Matryoshka and kvm: simplifying development with nested VM

On my first trip to Russia, my host’s wife insisted on taking me on a world-wind tour of the seven-sisters and of some arts and crafts fair, where she selected a matryoshka doll for me to take home. The matryoshka is, of course, a nesting doll. Each time you open it, its the same again but smaller.

Now, one of the problems of doing development of virtual environments is that they themselves have not been virtualisable. E.g. I had three choices:

  1. Get a new dedicated machine and keep wrecking it as i tried stuff
  2. Install on the normal desktop I use, and curse when I wrecked it
  3. Use a VM on the normal desktop, and curse as I watched the VM’s inside the VM run slow since they used full emulation.

Intel has a feature called VT-X (vmx as a processor flag) along w/ nested-page-tables (EPT). (see http://ark.intel.com/products/virtualizationtechnology). And, you need the VT-X in order to do high-performance virtualisation.

Recently kvm has added the feature of nested kvm, passing the ‘vmx’ flag. This means you can create a VM, and in it, run other VM’s with good performance.

This has in turn made it much easier to hack away on OpenStack.

So, if you are curious to play with OpenStack, you can run a recent copy of kvm, and in it, install a Ubuntu 13.10 64-bit server (default install options), and then run devstack.

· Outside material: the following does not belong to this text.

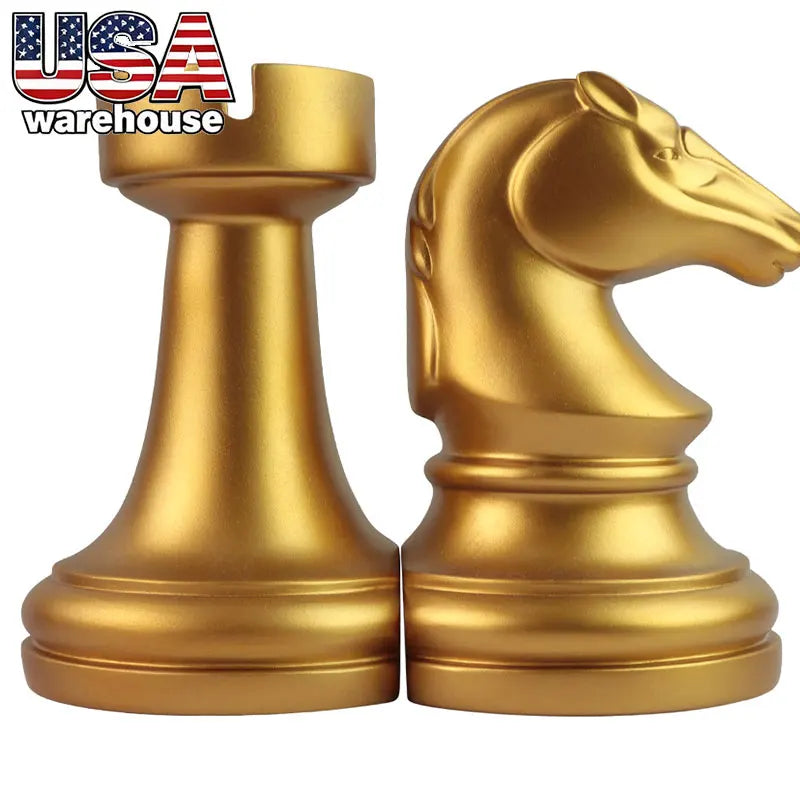 Luxury Gold Chess Bookend - Fall Home Decor & Cheap Room Decor, Fit Indoor Shelf Decor Resin Craft Ornament - Daisan Mart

and boom, you’ll have an OpenStack setup.

I chose an 8GB disk and 24GB of ram and 6 cores for the VM, but its reasonably forgiving of all 3.

To get the nested kvm you should check:

$ grep -E '^flags.*(vmx|svm)' /proc/cpuinfo

$ kvm-ok
INFO: /dev/kvm exists
KVM acceleration can be used
# cat /sys/module/kvm_intel/parameters/nested
Y

if you have all 3, nest away. And feel free to try my script. What have you got to lose, that VM can be destroyed and recreated with impunity!

And, you masochist you, feel free to try it in a VM inside that first VM. You can keep going until you run out of memory, just like those russian dollmakers can keep going until its a toothpick and a microscope.